Spatial reasoning lines

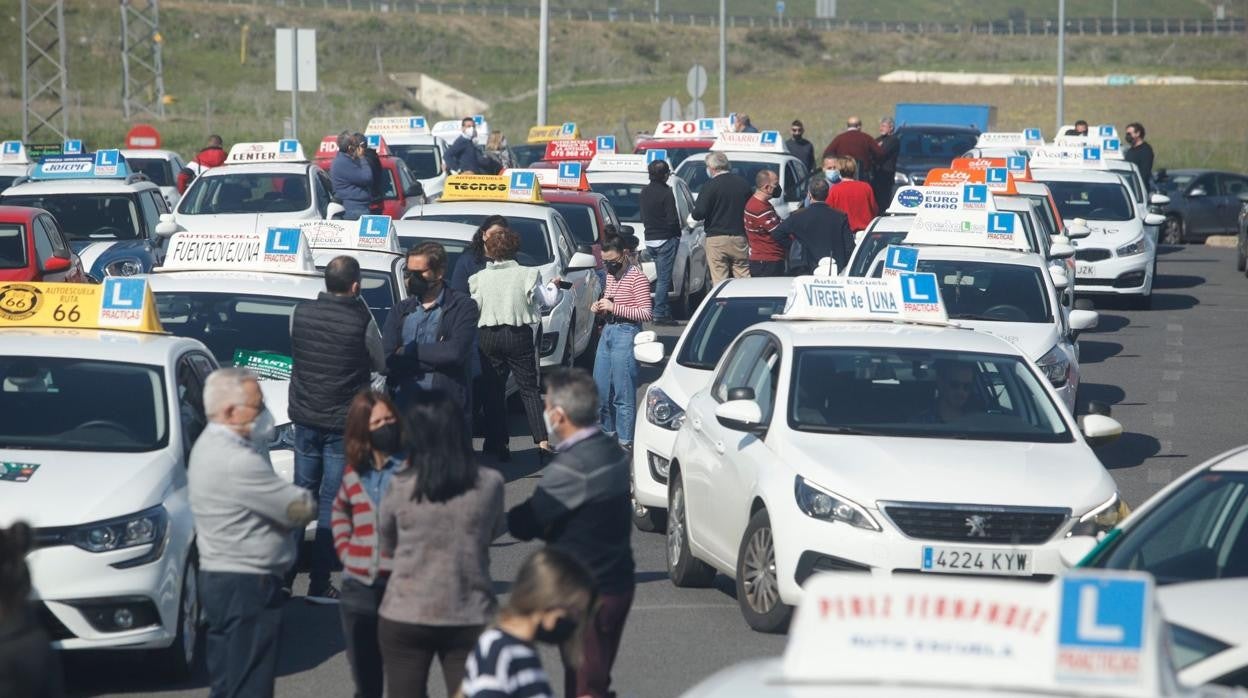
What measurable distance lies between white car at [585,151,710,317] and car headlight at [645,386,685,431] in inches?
323

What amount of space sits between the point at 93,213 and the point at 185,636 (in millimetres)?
13581

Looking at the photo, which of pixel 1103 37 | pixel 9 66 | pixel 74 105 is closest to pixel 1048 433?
pixel 74 105

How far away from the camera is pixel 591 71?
102m

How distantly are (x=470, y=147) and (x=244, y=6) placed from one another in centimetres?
7679

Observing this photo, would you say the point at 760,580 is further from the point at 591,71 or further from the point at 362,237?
the point at 591,71

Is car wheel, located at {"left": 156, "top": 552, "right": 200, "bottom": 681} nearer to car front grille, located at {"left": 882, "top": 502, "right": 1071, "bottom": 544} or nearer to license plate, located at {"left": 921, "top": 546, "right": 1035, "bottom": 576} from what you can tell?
car front grille, located at {"left": 882, "top": 502, "right": 1071, "bottom": 544}

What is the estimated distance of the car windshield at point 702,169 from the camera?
26.4 meters

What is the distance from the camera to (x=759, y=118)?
74.6 meters

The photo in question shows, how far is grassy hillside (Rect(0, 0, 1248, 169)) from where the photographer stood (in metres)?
66.6

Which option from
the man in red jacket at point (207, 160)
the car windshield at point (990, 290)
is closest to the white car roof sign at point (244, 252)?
the car windshield at point (990, 290)

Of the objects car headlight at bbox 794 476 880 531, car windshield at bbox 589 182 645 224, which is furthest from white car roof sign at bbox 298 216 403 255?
car windshield at bbox 589 182 645 224

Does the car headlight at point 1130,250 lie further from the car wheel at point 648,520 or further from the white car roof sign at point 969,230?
the car wheel at point 648,520

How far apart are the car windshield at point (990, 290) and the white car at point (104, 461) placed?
7.62 metres

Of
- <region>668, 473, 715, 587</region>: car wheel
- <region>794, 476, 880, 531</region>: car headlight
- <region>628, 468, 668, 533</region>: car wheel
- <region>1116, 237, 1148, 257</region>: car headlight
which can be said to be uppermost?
<region>1116, 237, 1148, 257</region>: car headlight
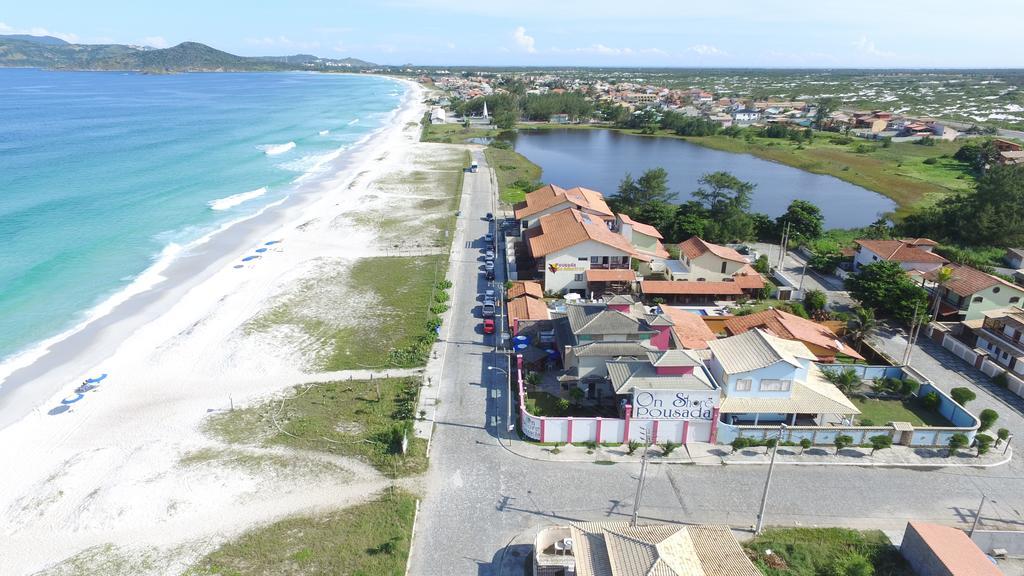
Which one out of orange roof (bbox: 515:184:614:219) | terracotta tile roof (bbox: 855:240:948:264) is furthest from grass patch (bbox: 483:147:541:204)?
terracotta tile roof (bbox: 855:240:948:264)

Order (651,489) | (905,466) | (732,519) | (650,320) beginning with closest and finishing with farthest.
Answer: (732,519) → (651,489) → (905,466) → (650,320)

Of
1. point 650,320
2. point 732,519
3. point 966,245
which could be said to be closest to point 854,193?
point 966,245

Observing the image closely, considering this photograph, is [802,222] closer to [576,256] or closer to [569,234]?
[569,234]

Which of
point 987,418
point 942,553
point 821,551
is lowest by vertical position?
point 821,551

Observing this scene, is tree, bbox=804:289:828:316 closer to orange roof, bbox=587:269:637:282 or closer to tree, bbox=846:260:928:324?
tree, bbox=846:260:928:324

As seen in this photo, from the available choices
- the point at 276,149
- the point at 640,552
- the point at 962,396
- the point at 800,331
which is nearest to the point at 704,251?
the point at 800,331

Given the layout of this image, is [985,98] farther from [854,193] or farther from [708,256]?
[708,256]
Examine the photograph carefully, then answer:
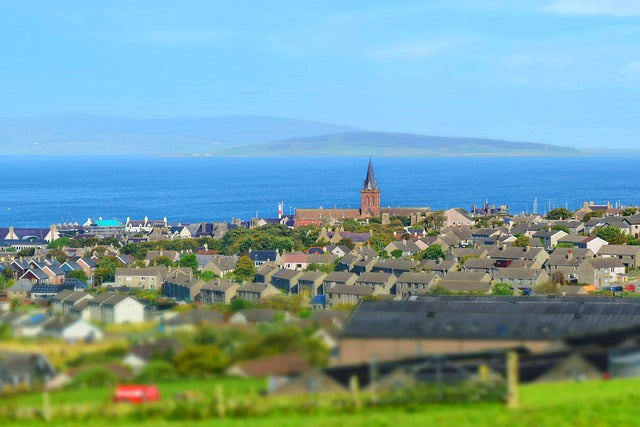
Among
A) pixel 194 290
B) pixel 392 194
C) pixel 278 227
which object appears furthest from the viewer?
pixel 392 194

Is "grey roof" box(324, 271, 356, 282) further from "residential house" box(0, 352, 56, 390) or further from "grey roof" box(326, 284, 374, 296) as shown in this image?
"residential house" box(0, 352, 56, 390)

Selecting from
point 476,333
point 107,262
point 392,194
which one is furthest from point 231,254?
point 392,194

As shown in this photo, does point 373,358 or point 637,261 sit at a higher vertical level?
point 373,358

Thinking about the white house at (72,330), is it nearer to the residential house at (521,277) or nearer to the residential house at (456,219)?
the residential house at (521,277)

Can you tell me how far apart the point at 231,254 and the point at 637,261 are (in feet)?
58.8

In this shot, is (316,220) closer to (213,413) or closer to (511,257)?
(511,257)

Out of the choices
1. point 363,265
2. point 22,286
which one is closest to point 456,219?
point 363,265

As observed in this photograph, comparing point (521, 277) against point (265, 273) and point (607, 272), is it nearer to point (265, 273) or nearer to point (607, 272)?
point (607, 272)

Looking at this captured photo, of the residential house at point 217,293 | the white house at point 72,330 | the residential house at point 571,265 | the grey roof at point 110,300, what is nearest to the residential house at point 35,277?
the residential house at point 217,293

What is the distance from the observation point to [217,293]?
33.5 meters

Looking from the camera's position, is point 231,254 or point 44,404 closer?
point 44,404

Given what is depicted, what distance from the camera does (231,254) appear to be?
48812 millimetres

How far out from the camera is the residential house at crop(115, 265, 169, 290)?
38.6 metres

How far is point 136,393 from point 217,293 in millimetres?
26315
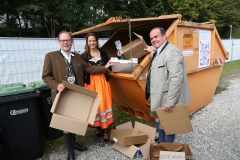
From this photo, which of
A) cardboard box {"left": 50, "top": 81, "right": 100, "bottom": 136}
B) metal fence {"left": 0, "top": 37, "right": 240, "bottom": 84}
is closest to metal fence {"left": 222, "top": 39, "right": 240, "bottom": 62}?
metal fence {"left": 0, "top": 37, "right": 240, "bottom": 84}

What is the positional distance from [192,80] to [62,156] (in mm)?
2912

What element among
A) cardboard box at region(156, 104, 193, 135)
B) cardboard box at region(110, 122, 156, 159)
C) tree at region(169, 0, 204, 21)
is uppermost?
tree at region(169, 0, 204, 21)

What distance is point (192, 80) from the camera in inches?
165

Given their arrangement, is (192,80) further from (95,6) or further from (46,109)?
(95,6)

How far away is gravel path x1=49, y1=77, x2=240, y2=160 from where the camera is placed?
9.99 ft

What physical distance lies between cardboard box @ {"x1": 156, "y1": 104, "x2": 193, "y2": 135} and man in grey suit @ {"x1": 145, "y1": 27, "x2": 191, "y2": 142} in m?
0.06

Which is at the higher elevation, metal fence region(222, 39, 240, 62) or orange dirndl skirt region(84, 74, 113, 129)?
metal fence region(222, 39, 240, 62)

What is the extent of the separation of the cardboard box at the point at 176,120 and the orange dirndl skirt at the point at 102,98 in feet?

▶ Aim of the task: Copy all of the lines above word for word, leaving out the pictures.

▶ Result:
What measurable distance lies between white car at [585,151,710,317] and car headlight at [645,386,685,431] in inches?
323

What amount of space sits between the point at 93,213 and the point at 185,636 (in millimetres)?
13581

Looking at the photo, which of pixel 1103 37 | pixel 9 66 | pixel 74 105 is closest to pixel 1048 433?
pixel 74 105

How far away from the camera is pixel 591 71?
102m

How distantly are (x=470, y=147) and (x=244, y=6) placed from one another in centimetres?
7679

Observing this photo, would you say the point at 760,580 is further from the point at 591,71 or further from the point at 362,237?
the point at 591,71

Is car wheel, located at {"left": 156, "top": 552, "right": 200, "bottom": 681} nearer to car front grille, located at {"left": 882, "top": 502, "right": 1071, "bottom": 544} or nearer to license plate, located at {"left": 921, "top": 546, "right": 1035, "bottom": 576} from what you can tell?
car front grille, located at {"left": 882, "top": 502, "right": 1071, "bottom": 544}

What is the estimated distance of the car windshield at point 702,169 from the camera?
26.4 meters

What is the distance from the camera to (x=759, y=118)?
74.6 meters

The photo in question shows, how far is grassy hillside (Rect(0, 0, 1248, 169)) from where the photographer stood (in metres)?
66.6

Which option from
the man in red jacket at point (207, 160)
the car windshield at point (990, 290)
is closest to the white car roof sign at point (244, 252)?
the car windshield at point (990, 290)

Of the objects car headlight at bbox 794 476 880 531, car windshield at bbox 589 182 645 224, which is furthest from white car roof sign at bbox 298 216 403 255?
car windshield at bbox 589 182 645 224

Does the car headlight at point 1130,250 lie further from the car wheel at point 648,520 or further from the white car roof sign at point 969,230?
the car wheel at point 648,520

How far apart are the car windshield at point (990, 290) and the white car at point (104, 461) placed?
7.62 metres

Of
- <region>668, 473, 715, 587</region>: car wheel
- <region>794, 476, 880, 531</region>: car headlight
- <region>628, 468, 668, 533</region>: car wheel
- <region>1116, 237, 1148, 257</region>: car headlight
which can be said to be uppermost?
<region>1116, 237, 1148, 257</region>: car headlight
Which one out of orange roof (bbox: 515:184:614:219) | terracotta tile roof (bbox: 855:240:948:264) is furthest from grass patch (bbox: 483:147:541:204)?
terracotta tile roof (bbox: 855:240:948:264)

Order (651,489) | (905,466) | (732,519) | (650,320) beginning with closest and finishing with farthest.
Answer: (732,519) → (651,489) → (905,466) → (650,320)

Of
1. point 650,320
2. point 732,519
3. point 966,245
which could be said to be closest to point 854,193?
point 966,245

Observing the image closely, considering this photograph, is [802,222] closer to [576,256] or closer to [569,234]?
[569,234]

Which of
point 987,418
point 942,553
point 821,551
is lowest by vertical position?
point 821,551

Observing this scene, is tree, bbox=804:289:828:316 closer to orange roof, bbox=587:269:637:282 or closer to tree, bbox=846:260:928:324?
tree, bbox=846:260:928:324

As seen in this photo, from the available choices
- the point at 276,149
- the point at 640,552
- the point at 962,396
- the point at 800,331
which is nearest to the point at 704,251?
the point at 800,331

Given the layout of this image, is [985,98] farther from [854,193] or farther from [708,256]?
[708,256]
Examine the photograph carefully, then answer:
Among
A) pixel 194 290
B) pixel 392 194
C) pixel 278 227
which object appears furthest from the viewer?
pixel 392 194

Is "grey roof" box(324, 271, 356, 282) further from "residential house" box(0, 352, 56, 390) or further from "grey roof" box(326, 284, 374, 296) as shown in this image?
"residential house" box(0, 352, 56, 390)

Selecting from
point 476,333
point 107,262
point 392,194
which one is furthest from point 231,254?
point 392,194

As shown in this photo, does point 373,358 or point 637,261 sit at a higher vertical level?
point 373,358

Thinking about the white house at (72,330), is it nearer to the residential house at (521,277) or nearer to the residential house at (456,219)?
the residential house at (521,277)

Can you tell me how far apart the point at 231,254 and the point at 637,261 are (in feet)?
58.8

In this shot, is (316,220) closer to (213,413) or closer to (511,257)?
(511,257)

Out of the choices
1. point 363,265
2. point 22,286
which one is closest to point 456,219?
point 363,265

As observed in this photograph, comparing point (521, 277) against point (265, 273) and point (607, 272), is it nearer to point (265, 273) or nearer to point (607, 272)?
point (607, 272)

Looking at this captured photo, of the residential house at point 217,293 | the white house at point 72,330 | the residential house at point 571,265 | the grey roof at point 110,300, what is nearest to the residential house at point 35,277?
the residential house at point 217,293

What is the distance from the observation point to [217,293]?
33.5 meters

Looking from the camera's position, is point 231,254 or point 44,404 closer?
point 44,404

Given what is depicted, what distance from the camera does (231,254) appear to be?
48812 millimetres

How far out from the camera is the residential house at crop(115, 265, 169, 290)?
38.6 metres

How far is point 136,393 from point 217,293 in millimetres?
26315
From this photo, which of
A) cardboard box {"left": 50, "top": 81, "right": 100, "bottom": 136}
B) metal fence {"left": 0, "top": 37, "right": 240, "bottom": 84}
is closest to metal fence {"left": 222, "top": 39, "right": 240, "bottom": 62}?
metal fence {"left": 0, "top": 37, "right": 240, "bottom": 84}

What is the positional distance from [192,80] to [62,156] (in mm)?
2912

What element among
A) cardboard box at region(156, 104, 193, 135)
B) cardboard box at region(110, 122, 156, 159)
C) tree at region(169, 0, 204, 21)
is uppermost?
tree at region(169, 0, 204, 21)

What distance is point (192, 80) from the camera in inches?
165

Given their arrangement, is (192,80) further from (95,6) or further from (46,109)?
(95,6)

How far away is gravel path x1=49, y1=77, x2=240, y2=160 from where the camera is placed?
9.99 ft

What physical distance lies between cardboard box @ {"x1": 156, "y1": 104, "x2": 193, "y2": 135} and man in grey suit @ {"x1": 145, "y1": 27, "x2": 191, "y2": 142} in m?
0.06

Which is at the higher elevation, metal fence region(222, 39, 240, 62) or orange dirndl skirt region(84, 74, 113, 129)?
metal fence region(222, 39, 240, 62)

What is the extent of the separation of the cardboard box at the point at 176,120 and the orange dirndl skirt at the point at 102,98 in feet?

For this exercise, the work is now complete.